The spiritual ills of the country are not traceable to letting go of its grip on God. Having Native American blood (Cherokee), I am not sold on our nation’s “Christian” grip on God. Genocide is not a Beatitude. I am grateful, though, for many godly people woven in the fabric of our country’s history.

Our current problem is that the church jettisoned the revolutionary Jesus of the Gospels in exchange for a Jesus-just-like-me. We have a Jesus who wants us to be safe and our kids nice and our lives comfortable and, if possible, convenient; an English speaking, TNIV Jesus. The only wood this Jesus carries is boards for the white picket fence. Ignoring Jesus’ social history while obsessing over theological verities, we removed all revolutionary aspects from Jesus’ life. We created a comfortable chameleon Jesus who blends in with everything American. We cannot tolerate a Jesus who scares us witless. When we sing “Jesus loves me this I know” we mean “Jesus coddles me this I know.” Like most things American, Jesus is another product to sell or own; another religiously-packaged commodity that we put on the cluttered shelves of our lives.

Jesus is Alka-seltzer for the soul; he’s our pain-reliever Jesus.

We need the radical Jesus; the Jesus of the canonical Gospels. The Man who exploded every category of what it means to be human and who was never, ever for sale. When the traumatized disciples gaped at Jesus in the boat after Jesus simply spoke a fierce hurricane out of existence, they screamed in terror, “What kind of man is this that even the wind and the waves obey him?!”

What kind, indeed.
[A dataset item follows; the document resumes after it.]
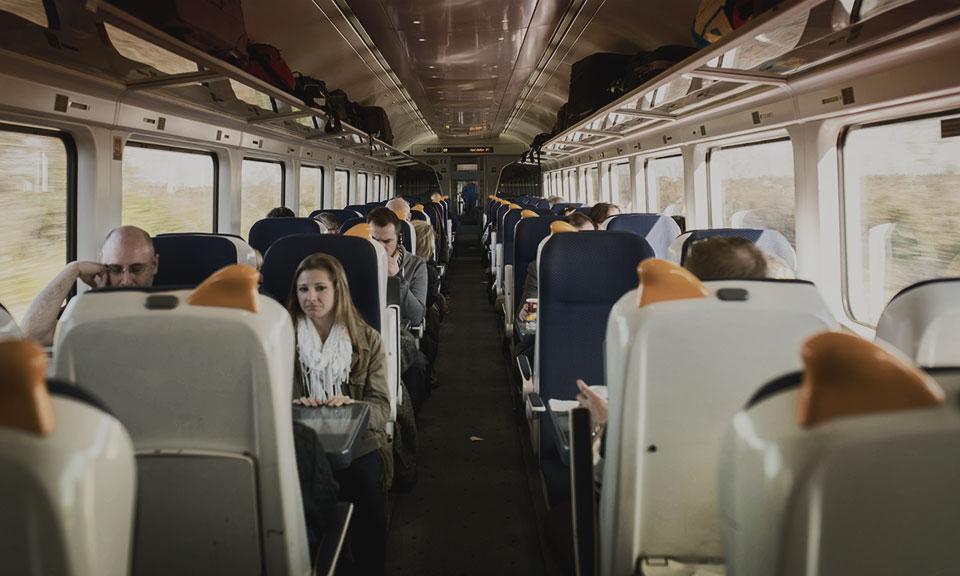 Irish Rail from Cork to Dublin © 2014 - Seamus Payne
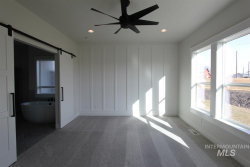 Tiny photo for 2480 N Finsbury Ave, Star, ID 83669 (MLS # 98749960)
This is the Jesus we must meet. We have so many micro-brewed Jesus’s domesticated for our various tastes: Presbyterian, Pentecostal, Episcopal/Anglican, Wesleyan, Baptist, Evangelical Covenant, Four Square, Lutheran, Reformed and Christian Reformed, the generic, non-denominational Jesus, cathedral Jesus and house church Jesus, Wall Street Jesus and surfer dude Jesus, Catholic Jesus, the Protestant Jesus’s, Orthodox Jesus, tee totaling Jesus and beer-drinking Jesus, institutional Jesus, hipster Jesus, and organic Jesus. No one seems to want the bold, full-bodied Jesus who radically changes everything.

If the USAmerican evangelical church would get its eyes off America and fix them on the Jesus of Matthew, Mark, Luke and John, we might discover some surprises. Surprises like: God really doesn’t want America. He already has it. Not that everyone is converted to Jesus, of course. The Great Commission is not targeted at and limited to America. The redemption of lives of the people of the world and the renewal of the cosmos is what the Gospel Jesus is after. We do not read anywhere in the New Testament, “Go, make America Christian.”

If a reporter from CNN had interviewed the disciples just after Jesus had stilled the storm, the reporter might have asked, “How did you feel? Do you feel comfortable with Jesus?” I imagine the disciples looking at each other and grinning. Peter might have said to the reporter, “Are you fricking kidding me?! How did we feel?! Was it comfortable?! O Lord, no! But comfort aside, we never felt more alive in all our lives!”

Getting Jesus right, not getting America right, is the great challenge we face.